$\operatorname{adj}(AB) = \operatorname{adj} B \operatorname{adj} A$ 
How can I prove that $\operatorname{adj}(AB) = \operatorname{adj} B \operatorname{adj} A$, if $A$ and $B$ are any two $n\times n$-matrices.
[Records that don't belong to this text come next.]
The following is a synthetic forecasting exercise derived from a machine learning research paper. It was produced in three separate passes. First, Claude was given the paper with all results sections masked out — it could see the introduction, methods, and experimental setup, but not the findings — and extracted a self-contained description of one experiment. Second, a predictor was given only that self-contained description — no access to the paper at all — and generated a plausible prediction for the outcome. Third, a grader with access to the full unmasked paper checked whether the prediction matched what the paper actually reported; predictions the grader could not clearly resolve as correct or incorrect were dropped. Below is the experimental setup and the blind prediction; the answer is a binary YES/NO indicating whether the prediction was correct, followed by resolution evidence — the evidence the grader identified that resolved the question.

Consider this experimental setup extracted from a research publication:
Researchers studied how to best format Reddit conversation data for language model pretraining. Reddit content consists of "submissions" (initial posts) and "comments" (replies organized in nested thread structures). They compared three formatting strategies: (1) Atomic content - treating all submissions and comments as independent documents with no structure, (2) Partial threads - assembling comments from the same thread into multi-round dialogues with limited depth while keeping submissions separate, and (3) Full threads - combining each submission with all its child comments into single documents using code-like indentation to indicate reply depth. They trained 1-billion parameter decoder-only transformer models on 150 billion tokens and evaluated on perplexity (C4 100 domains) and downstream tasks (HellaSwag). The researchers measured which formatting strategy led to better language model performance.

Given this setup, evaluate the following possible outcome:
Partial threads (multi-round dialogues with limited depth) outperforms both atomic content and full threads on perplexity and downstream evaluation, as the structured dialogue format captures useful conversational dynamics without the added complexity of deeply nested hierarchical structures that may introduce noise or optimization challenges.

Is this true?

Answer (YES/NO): NO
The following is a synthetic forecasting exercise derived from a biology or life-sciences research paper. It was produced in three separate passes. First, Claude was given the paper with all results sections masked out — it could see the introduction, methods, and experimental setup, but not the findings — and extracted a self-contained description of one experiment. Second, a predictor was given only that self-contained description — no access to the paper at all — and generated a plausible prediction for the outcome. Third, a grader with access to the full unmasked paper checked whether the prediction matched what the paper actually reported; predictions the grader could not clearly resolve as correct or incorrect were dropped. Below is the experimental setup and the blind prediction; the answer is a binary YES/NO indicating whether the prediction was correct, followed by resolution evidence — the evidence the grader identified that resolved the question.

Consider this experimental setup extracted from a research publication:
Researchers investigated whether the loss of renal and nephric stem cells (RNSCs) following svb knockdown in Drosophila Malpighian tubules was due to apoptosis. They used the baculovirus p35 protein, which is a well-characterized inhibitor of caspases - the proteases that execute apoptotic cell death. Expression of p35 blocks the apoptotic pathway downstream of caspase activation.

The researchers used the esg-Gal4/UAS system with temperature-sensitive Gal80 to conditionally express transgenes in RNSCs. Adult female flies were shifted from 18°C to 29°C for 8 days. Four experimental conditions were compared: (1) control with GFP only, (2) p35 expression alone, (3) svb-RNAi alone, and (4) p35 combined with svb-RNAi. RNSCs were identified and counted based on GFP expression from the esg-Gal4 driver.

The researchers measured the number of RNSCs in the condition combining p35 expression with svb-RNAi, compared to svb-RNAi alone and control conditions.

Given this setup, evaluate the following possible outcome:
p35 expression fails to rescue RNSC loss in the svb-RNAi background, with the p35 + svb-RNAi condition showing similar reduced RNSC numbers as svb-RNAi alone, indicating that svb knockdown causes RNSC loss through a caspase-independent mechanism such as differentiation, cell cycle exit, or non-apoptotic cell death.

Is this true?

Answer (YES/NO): NO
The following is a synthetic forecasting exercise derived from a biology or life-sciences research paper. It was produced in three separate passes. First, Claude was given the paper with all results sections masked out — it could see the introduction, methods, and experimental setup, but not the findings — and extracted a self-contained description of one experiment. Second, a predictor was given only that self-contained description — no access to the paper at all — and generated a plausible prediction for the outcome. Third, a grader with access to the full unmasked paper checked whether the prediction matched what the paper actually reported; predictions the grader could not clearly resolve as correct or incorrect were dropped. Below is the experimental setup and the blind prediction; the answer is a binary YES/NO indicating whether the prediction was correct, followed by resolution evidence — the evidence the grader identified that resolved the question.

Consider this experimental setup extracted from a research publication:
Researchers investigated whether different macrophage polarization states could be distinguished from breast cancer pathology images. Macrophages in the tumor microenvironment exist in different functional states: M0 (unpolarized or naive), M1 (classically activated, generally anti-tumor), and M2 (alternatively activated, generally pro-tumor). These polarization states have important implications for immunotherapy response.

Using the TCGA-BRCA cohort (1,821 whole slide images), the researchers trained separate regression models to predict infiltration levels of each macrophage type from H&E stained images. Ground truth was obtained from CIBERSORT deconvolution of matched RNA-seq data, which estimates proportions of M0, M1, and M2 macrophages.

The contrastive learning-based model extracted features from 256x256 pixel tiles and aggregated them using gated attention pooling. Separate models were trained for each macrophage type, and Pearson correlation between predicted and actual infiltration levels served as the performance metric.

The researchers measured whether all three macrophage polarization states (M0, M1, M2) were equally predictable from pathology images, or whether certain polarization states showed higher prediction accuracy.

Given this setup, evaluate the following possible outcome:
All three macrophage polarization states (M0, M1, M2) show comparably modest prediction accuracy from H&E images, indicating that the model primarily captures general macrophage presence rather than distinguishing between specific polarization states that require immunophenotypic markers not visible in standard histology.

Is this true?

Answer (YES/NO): NO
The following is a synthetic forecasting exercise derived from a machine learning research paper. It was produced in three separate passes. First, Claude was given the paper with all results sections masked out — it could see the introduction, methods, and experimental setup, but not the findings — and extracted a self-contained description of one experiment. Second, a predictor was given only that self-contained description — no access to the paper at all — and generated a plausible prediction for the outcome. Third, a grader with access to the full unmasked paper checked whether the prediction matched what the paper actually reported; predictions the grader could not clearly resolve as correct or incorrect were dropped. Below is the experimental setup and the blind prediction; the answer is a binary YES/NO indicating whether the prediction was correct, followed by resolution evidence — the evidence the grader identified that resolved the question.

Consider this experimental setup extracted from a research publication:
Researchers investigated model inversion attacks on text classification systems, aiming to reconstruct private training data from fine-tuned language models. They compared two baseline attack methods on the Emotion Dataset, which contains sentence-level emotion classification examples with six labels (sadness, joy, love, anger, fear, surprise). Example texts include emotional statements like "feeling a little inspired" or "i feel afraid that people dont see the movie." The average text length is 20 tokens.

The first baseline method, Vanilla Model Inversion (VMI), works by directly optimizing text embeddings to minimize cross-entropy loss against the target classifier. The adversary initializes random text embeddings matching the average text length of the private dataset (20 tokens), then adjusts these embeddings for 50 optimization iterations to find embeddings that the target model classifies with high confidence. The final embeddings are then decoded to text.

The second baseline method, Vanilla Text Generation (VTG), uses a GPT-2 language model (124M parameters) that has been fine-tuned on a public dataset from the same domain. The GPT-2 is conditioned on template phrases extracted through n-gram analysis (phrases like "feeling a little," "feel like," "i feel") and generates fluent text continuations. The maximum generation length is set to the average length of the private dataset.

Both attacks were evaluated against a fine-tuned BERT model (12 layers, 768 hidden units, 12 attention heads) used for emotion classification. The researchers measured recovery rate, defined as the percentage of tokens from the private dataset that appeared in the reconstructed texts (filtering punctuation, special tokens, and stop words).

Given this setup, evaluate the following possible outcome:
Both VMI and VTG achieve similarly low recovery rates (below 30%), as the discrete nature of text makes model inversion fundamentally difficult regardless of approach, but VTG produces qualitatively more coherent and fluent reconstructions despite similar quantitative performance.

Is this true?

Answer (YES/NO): NO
Here, $\operatorname{adj} A$ means the adjugate of the matrix $A$.

I know how to prove it for non singular matrices, but I have no idea what to do in this case.
 A: The easiest technique for dealing with the adjugate matrix is to consider the field of rational functions in $2n^2$ indeterminates $K=F(X,Y)$, where $X$ and $Y$ denote the sets of indeterminates $X_{ij}$ and $Y_{ij}$, for $1\le i,j\le n$. Here $F$ is the base field, in your case probably $\mathbb{R}$ or $\mathbb{C}$.
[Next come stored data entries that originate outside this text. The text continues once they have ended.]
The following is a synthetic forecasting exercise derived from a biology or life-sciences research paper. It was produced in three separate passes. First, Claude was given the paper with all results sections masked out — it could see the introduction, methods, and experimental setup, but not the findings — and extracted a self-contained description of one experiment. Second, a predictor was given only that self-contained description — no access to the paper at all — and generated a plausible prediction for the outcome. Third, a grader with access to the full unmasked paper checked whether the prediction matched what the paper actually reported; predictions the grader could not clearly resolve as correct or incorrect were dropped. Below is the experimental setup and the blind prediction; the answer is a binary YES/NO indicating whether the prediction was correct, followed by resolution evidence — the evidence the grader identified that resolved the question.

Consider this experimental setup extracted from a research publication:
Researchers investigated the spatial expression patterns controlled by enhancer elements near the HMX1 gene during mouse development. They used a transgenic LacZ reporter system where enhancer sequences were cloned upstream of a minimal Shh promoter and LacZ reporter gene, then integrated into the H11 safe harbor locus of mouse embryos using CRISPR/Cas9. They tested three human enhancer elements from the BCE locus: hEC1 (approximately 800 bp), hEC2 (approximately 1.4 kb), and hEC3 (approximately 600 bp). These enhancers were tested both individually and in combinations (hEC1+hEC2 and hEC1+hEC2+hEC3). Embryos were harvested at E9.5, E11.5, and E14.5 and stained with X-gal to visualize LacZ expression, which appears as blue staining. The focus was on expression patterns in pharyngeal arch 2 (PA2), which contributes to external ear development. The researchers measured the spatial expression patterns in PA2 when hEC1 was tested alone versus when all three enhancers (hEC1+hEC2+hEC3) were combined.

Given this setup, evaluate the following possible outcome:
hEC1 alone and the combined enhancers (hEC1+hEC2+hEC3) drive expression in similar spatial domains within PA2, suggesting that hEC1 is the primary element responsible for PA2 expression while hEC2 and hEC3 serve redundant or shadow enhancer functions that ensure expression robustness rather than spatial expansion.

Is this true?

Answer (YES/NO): NO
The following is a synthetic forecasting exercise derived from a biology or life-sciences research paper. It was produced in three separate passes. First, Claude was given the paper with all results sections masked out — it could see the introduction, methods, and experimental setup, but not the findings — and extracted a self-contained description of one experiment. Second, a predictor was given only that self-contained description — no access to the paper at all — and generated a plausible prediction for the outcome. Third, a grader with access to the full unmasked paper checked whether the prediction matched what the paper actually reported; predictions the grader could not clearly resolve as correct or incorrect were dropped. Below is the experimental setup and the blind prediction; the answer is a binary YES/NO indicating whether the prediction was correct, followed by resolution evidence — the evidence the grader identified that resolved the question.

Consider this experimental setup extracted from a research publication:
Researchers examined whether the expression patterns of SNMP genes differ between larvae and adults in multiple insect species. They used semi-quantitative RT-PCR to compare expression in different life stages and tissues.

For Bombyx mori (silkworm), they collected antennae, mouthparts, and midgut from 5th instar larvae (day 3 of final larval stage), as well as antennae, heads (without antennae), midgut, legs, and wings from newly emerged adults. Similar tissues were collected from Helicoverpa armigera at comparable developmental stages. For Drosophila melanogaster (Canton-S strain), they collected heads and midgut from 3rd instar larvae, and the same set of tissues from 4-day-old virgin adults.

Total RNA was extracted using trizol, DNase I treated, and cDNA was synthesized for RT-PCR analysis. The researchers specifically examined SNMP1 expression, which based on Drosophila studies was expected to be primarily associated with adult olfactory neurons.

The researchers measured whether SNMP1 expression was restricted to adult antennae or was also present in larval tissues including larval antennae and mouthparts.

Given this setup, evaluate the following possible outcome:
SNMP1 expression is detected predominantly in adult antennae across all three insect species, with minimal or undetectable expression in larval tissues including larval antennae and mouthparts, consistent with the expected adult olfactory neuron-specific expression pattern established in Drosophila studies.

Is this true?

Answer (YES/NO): NO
Then the matrices $X=[X_{ij}]$ and $Y=[Y_{ij}]$ with coefficients in $K$ are invertible, because they have nonzero determinant. By general rule,
$$\def\adj{\operatorname{adj}}
(\det X) X^{-1}=\adj X
$$
and similarly for $Y$ and $XY$. Thus
$$
\adj(YX)=\det(XY)\cdot(YX)^{-1}=(\det X\cdot\det Y)X^{-1}Y^{-1}
$$
while
$$
(\det X)X^{-1}\cdot(\det Y)Y^{-1}=\adj X\cdot\adj Y.
$$
Comparing the two expressions we get
$$
\adj X\cdot\adj Y=\adj(YX).
$$
Now these matrices have coefficients in $F[X,Y]$, the ring of polynomials in the $2n^2$ indeterminates above. Substituting the coefficients of $A$ for $X_{ij}$ and those of $B$ for $Y_{ij}$ gives your claim:
$$
\adj A\cdot \adj B = \adj(BA).
$$
A: In addition to DonAntonio's answer, if you want just something to do with matrices, you can go through this
We know that $A~ Adj A = |A|~ I $ ( how ?)
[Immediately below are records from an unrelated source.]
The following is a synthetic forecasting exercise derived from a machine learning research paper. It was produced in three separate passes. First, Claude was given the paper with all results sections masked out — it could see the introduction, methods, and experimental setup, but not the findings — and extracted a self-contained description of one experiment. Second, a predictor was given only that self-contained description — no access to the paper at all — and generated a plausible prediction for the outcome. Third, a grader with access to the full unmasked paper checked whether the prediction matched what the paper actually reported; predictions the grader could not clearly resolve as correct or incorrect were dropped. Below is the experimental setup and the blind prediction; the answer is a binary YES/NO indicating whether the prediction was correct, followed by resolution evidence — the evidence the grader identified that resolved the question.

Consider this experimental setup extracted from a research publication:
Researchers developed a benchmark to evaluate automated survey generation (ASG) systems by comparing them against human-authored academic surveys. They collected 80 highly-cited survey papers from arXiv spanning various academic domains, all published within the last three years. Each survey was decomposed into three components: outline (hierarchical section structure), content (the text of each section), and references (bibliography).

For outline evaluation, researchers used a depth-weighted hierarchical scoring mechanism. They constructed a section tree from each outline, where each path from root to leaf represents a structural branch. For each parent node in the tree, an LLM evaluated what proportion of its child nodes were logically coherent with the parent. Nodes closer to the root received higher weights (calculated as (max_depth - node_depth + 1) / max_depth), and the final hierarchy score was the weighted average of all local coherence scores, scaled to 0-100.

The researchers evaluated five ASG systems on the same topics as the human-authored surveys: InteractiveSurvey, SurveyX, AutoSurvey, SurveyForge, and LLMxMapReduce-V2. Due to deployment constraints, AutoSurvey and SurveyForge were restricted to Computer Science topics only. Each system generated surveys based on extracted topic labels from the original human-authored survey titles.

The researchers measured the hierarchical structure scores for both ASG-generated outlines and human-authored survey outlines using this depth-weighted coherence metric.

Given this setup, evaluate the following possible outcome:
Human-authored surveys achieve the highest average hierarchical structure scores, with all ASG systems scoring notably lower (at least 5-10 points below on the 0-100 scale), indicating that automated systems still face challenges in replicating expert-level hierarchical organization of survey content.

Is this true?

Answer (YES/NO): NO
If $A$ and $B$ are matrices of the same order, then :
$=> (AB)~ adj (AB) = |A|~|B|~I$
$=> (AB)~ adj (AB) = |A|~I~|B|~I$
$=> (AB)~ adj (AB) = A~(adj~ A)~|B|~I$
$=> B~(adj~AB) = (adj A)~|B|~I $
$=> B~(adj~AB) = (adj A)~|B|~I $
Can you work out from here?
A: I thought of the following possibly simpler proof to the ones given above (inasmuch as it uses elementary linear algebra) which makes use of the Cauchy-Binet formula and importantly, works for non-invertible matrices too.
In the following, $A^{ij}$ will indicate the matrix derived from some matrix $A$ after eliminating the $i$th row and the $j$th column, and $A^{i0}$ will indicate that only the $i$th row was eliminated (with all columns remaining). Similarly $A^{0j}$ will mean $A$ with the $j$th column eliminated.
For any $1\leq i,j \leq n$,
$$\left(\operatorname{adj}\left(B\right)\operatorname{adj}\left(A\right)\right)_{ij}=\sum_{k=1}^{n}\left(\operatorname{adj}B\right)_{ik}\left(\operatorname{adj}A\right)_{kj}\\=\sum_k \left(-1\right)^{k+i}\det\left(B^{ki}\right)\left(-1\right)^{j+k}\det\left(A^{jk}\right)\\=\left(-1\right)^{i+j}\sum_k \det\left(A^{jk}\right)\det\left(B^{ki}\right)\\=\left(-1\right)^{i+j}\sum_k \det\left(A^{jk}B^{ki}\right)=\left(*\right)$$
But we notice that $\left(AB\right)^{ji}=A^{j0}B^{0i}$ and so by the Cauchy-Binet formula we have: $$\det\left(AB\right)^{ji}=\sum_k \det\left(A^{jk}B^{ki}\right)$$
which gives us:
$$\left(*\right)=\left(-1\right)^{i+j}\det\left(AB\right)^{ji}=\left(\operatorname{adj}\left(AB\right)\right)_{ij}$$ and we are done.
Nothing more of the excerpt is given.